Polenta is one of those dishes that is an excellent blank canvas for all sorts of flavors. Some stock (either vegetable or chicken), or at least salt the water if that’s all you have, and some cream or whole milk is going to get you a nice base of flavor. And then you need some cheese. I like pick the cheese based on whatever I’m pairing with the polenta. Pulled chicken or pork is going to go great with cheddar. Fontina is lovely with pancetta (like the Brussels Sprouts and Pancetta) or a nice, meaty braise. I really like goat cheese with both seafood and vegetable dishes. But really, any cheese you like, or any mix of cheeses you like, that can melt nicely is going to be great in this polenta. The sky’s the limit! Then, once you have the polenta, there is no end to the number of dishes to layer over it. I’m partial to Italian dishes myself, but anything a little saucy is going to be nice.

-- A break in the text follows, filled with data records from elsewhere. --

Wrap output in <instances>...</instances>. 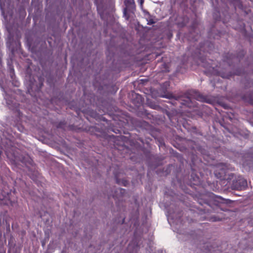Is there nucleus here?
Segmentation results:
<instances>
[{
    "instance_id": "obj_4",
    "label": "nucleus",
    "mask_w": 253,
    "mask_h": 253,
    "mask_svg": "<svg viewBox=\"0 0 253 253\" xmlns=\"http://www.w3.org/2000/svg\"><path fill=\"white\" fill-rule=\"evenodd\" d=\"M132 1H133V0H132Z\"/></svg>"
},
{
    "instance_id": "obj_2",
    "label": "nucleus",
    "mask_w": 253,
    "mask_h": 253,
    "mask_svg": "<svg viewBox=\"0 0 253 253\" xmlns=\"http://www.w3.org/2000/svg\"><path fill=\"white\" fill-rule=\"evenodd\" d=\"M138 1L139 2L140 4L141 5H142V4H143V3L144 2V0H138Z\"/></svg>"
},
{
    "instance_id": "obj_1",
    "label": "nucleus",
    "mask_w": 253,
    "mask_h": 253,
    "mask_svg": "<svg viewBox=\"0 0 253 253\" xmlns=\"http://www.w3.org/2000/svg\"><path fill=\"white\" fill-rule=\"evenodd\" d=\"M242 182L243 183L244 185H246L247 182L246 181H245L244 180H242Z\"/></svg>"
},
{
    "instance_id": "obj_3",
    "label": "nucleus",
    "mask_w": 253,
    "mask_h": 253,
    "mask_svg": "<svg viewBox=\"0 0 253 253\" xmlns=\"http://www.w3.org/2000/svg\"><path fill=\"white\" fill-rule=\"evenodd\" d=\"M154 23V22H153V21H151V20H150V21L148 22V24H152V23Z\"/></svg>"
}]
</instances>
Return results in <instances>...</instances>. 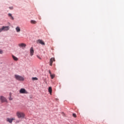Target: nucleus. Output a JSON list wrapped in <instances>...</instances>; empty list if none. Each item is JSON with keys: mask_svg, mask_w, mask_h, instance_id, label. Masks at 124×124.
<instances>
[{"mask_svg": "<svg viewBox=\"0 0 124 124\" xmlns=\"http://www.w3.org/2000/svg\"><path fill=\"white\" fill-rule=\"evenodd\" d=\"M55 58H51L50 59V62H49V65L50 66H52L53 65V62H55Z\"/></svg>", "mask_w": 124, "mask_h": 124, "instance_id": "nucleus-6", "label": "nucleus"}, {"mask_svg": "<svg viewBox=\"0 0 124 124\" xmlns=\"http://www.w3.org/2000/svg\"><path fill=\"white\" fill-rule=\"evenodd\" d=\"M31 24H36V21L35 20H32L31 21Z\"/></svg>", "mask_w": 124, "mask_h": 124, "instance_id": "nucleus-16", "label": "nucleus"}, {"mask_svg": "<svg viewBox=\"0 0 124 124\" xmlns=\"http://www.w3.org/2000/svg\"><path fill=\"white\" fill-rule=\"evenodd\" d=\"M16 32H20V31H21V28H20V27L17 26L16 28Z\"/></svg>", "mask_w": 124, "mask_h": 124, "instance_id": "nucleus-11", "label": "nucleus"}, {"mask_svg": "<svg viewBox=\"0 0 124 124\" xmlns=\"http://www.w3.org/2000/svg\"><path fill=\"white\" fill-rule=\"evenodd\" d=\"M0 54L1 55L3 54V51L1 49H0Z\"/></svg>", "mask_w": 124, "mask_h": 124, "instance_id": "nucleus-20", "label": "nucleus"}, {"mask_svg": "<svg viewBox=\"0 0 124 124\" xmlns=\"http://www.w3.org/2000/svg\"><path fill=\"white\" fill-rule=\"evenodd\" d=\"M20 93H28V92L26 91L25 89H21L19 91Z\"/></svg>", "mask_w": 124, "mask_h": 124, "instance_id": "nucleus-8", "label": "nucleus"}, {"mask_svg": "<svg viewBox=\"0 0 124 124\" xmlns=\"http://www.w3.org/2000/svg\"><path fill=\"white\" fill-rule=\"evenodd\" d=\"M32 80L33 81H37V80H38V78H32Z\"/></svg>", "mask_w": 124, "mask_h": 124, "instance_id": "nucleus-15", "label": "nucleus"}, {"mask_svg": "<svg viewBox=\"0 0 124 124\" xmlns=\"http://www.w3.org/2000/svg\"><path fill=\"white\" fill-rule=\"evenodd\" d=\"M9 8H10V9H11V10L13 9V8L12 7H9Z\"/></svg>", "mask_w": 124, "mask_h": 124, "instance_id": "nucleus-23", "label": "nucleus"}, {"mask_svg": "<svg viewBox=\"0 0 124 124\" xmlns=\"http://www.w3.org/2000/svg\"><path fill=\"white\" fill-rule=\"evenodd\" d=\"M12 58L14 60H15L16 62H17L18 61V58H17L14 55H12Z\"/></svg>", "mask_w": 124, "mask_h": 124, "instance_id": "nucleus-12", "label": "nucleus"}, {"mask_svg": "<svg viewBox=\"0 0 124 124\" xmlns=\"http://www.w3.org/2000/svg\"><path fill=\"white\" fill-rule=\"evenodd\" d=\"M9 17H10V19L11 20H14V17L12 16V14H8Z\"/></svg>", "mask_w": 124, "mask_h": 124, "instance_id": "nucleus-13", "label": "nucleus"}, {"mask_svg": "<svg viewBox=\"0 0 124 124\" xmlns=\"http://www.w3.org/2000/svg\"><path fill=\"white\" fill-rule=\"evenodd\" d=\"M18 46L20 48H25L27 46V45H26V44L24 43H20L18 44Z\"/></svg>", "mask_w": 124, "mask_h": 124, "instance_id": "nucleus-5", "label": "nucleus"}, {"mask_svg": "<svg viewBox=\"0 0 124 124\" xmlns=\"http://www.w3.org/2000/svg\"><path fill=\"white\" fill-rule=\"evenodd\" d=\"M2 29L3 31H8L9 30V27L8 26H3L2 27Z\"/></svg>", "mask_w": 124, "mask_h": 124, "instance_id": "nucleus-10", "label": "nucleus"}, {"mask_svg": "<svg viewBox=\"0 0 124 124\" xmlns=\"http://www.w3.org/2000/svg\"><path fill=\"white\" fill-rule=\"evenodd\" d=\"M9 96H10L9 98V100H12V99H13L11 97V93H10Z\"/></svg>", "mask_w": 124, "mask_h": 124, "instance_id": "nucleus-17", "label": "nucleus"}, {"mask_svg": "<svg viewBox=\"0 0 124 124\" xmlns=\"http://www.w3.org/2000/svg\"><path fill=\"white\" fill-rule=\"evenodd\" d=\"M15 78L18 81H24V80H25V78H24L23 77L17 75H15Z\"/></svg>", "mask_w": 124, "mask_h": 124, "instance_id": "nucleus-2", "label": "nucleus"}, {"mask_svg": "<svg viewBox=\"0 0 124 124\" xmlns=\"http://www.w3.org/2000/svg\"><path fill=\"white\" fill-rule=\"evenodd\" d=\"M48 92H49L50 94H52V87H49L48 88Z\"/></svg>", "mask_w": 124, "mask_h": 124, "instance_id": "nucleus-14", "label": "nucleus"}, {"mask_svg": "<svg viewBox=\"0 0 124 124\" xmlns=\"http://www.w3.org/2000/svg\"><path fill=\"white\" fill-rule=\"evenodd\" d=\"M37 58H38V59H40V60H41V58H40L38 56H37Z\"/></svg>", "mask_w": 124, "mask_h": 124, "instance_id": "nucleus-24", "label": "nucleus"}, {"mask_svg": "<svg viewBox=\"0 0 124 124\" xmlns=\"http://www.w3.org/2000/svg\"><path fill=\"white\" fill-rule=\"evenodd\" d=\"M0 100L1 101V102H2V103H3V102H7V100L3 96H0Z\"/></svg>", "mask_w": 124, "mask_h": 124, "instance_id": "nucleus-3", "label": "nucleus"}, {"mask_svg": "<svg viewBox=\"0 0 124 124\" xmlns=\"http://www.w3.org/2000/svg\"><path fill=\"white\" fill-rule=\"evenodd\" d=\"M16 116L19 119H24L25 118V114L19 111L16 112Z\"/></svg>", "mask_w": 124, "mask_h": 124, "instance_id": "nucleus-1", "label": "nucleus"}, {"mask_svg": "<svg viewBox=\"0 0 124 124\" xmlns=\"http://www.w3.org/2000/svg\"><path fill=\"white\" fill-rule=\"evenodd\" d=\"M37 43H39V44H41L42 45H45V43L42 40L39 39L37 41Z\"/></svg>", "mask_w": 124, "mask_h": 124, "instance_id": "nucleus-7", "label": "nucleus"}, {"mask_svg": "<svg viewBox=\"0 0 124 124\" xmlns=\"http://www.w3.org/2000/svg\"><path fill=\"white\" fill-rule=\"evenodd\" d=\"M3 30L2 29V28H0V32H1V31H2Z\"/></svg>", "mask_w": 124, "mask_h": 124, "instance_id": "nucleus-21", "label": "nucleus"}, {"mask_svg": "<svg viewBox=\"0 0 124 124\" xmlns=\"http://www.w3.org/2000/svg\"><path fill=\"white\" fill-rule=\"evenodd\" d=\"M34 53V50H33V47H31L30 49V56L32 57L33 56V53Z\"/></svg>", "mask_w": 124, "mask_h": 124, "instance_id": "nucleus-9", "label": "nucleus"}, {"mask_svg": "<svg viewBox=\"0 0 124 124\" xmlns=\"http://www.w3.org/2000/svg\"><path fill=\"white\" fill-rule=\"evenodd\" d=\"M15 120V118H7L6 121L8 122V123H9L10 124H12V122Z\"/></svg>", "mask_w": 124, "mask_h": 124, "instance_id": "nucleus-4", "label": "nucleus"}, {"mask_svg": "<svg viewBox=\"0 0 124 124\" xmlns=\"http://www.w3.org/2000/svg\"><path fill=\"white\" fill-rule=\"evenodd\" d=\"M49 73L50 75H51V74H52L51 71L49 70Z\"/></svg>", "mask_w": 124, "mask_h": 124, "instance_id": "nucleus-22", "label": "nucleus"}, {"mask_svg": "<svg viewBox=\"0 0 124 124\" xmlns=\"http://www.w3.org/2000/svg\"><path fill=\"white\" fill-rule=\"evenodd\" d=\"M73 117H74V118H76L77 117V116L76 115V114L73 113Z\"/></svg>", "mask_w": 124, "mask_h": 124, "instance_id": "nucleus-19", "label": "nucleus"}, {"mask_svg": "<svg viewBox=\"0 0 124 124\" xmlns=\"http://www.w3.org/2000/svg\"><path fill=\"white\" fill-rule=\"evenodd\" d=\"M50 77L51 79H54V77H55V75L51 74Z\"/></svg>", "mask_w": 124, "mask_h": 124, "instance_id": "nucleus-18", "label": "nucleus"}]
</instances>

And any leftovers you have? Are great shaped into a sliceable log or brick, left to solidify overnight, and then sauteed up to make a whole new – and equally tasty – very different dish.
– Happy Eating, Annemarie
- 1 cup coarse cornmeal
- 3 cups low sodium stock, vegetable or chicken, or salted water
- 1 cup half and half
- 3 oz shredded cheese
Stir together the cornmeal and stock in the pot of a slow cooker. Close the lid and set it for 4 hours on low, stirring occasionally, every 20-30 minutes.
Add the half and half, stir and give it another 30 minutes on high. Stir in the cheese until it all melts. Switch the slow cooker to warm and let the polenta sit while you finish making the rest of dinner.
- I use Bob's Red Mill Polenta/Grits for my polenta.
- The polenta can sit for about an hour on warm without any problems. If you are going to let it sit longer, it may taste a bit overdone and you will want to check to see if needs some more liquid.
- I switch up the type of cheese depending on how I am going to use the polenta. I may use parmesan or fontina or a sharp cheddar or any other flavorful cheese I have in the house which pairs with the rest of dinner.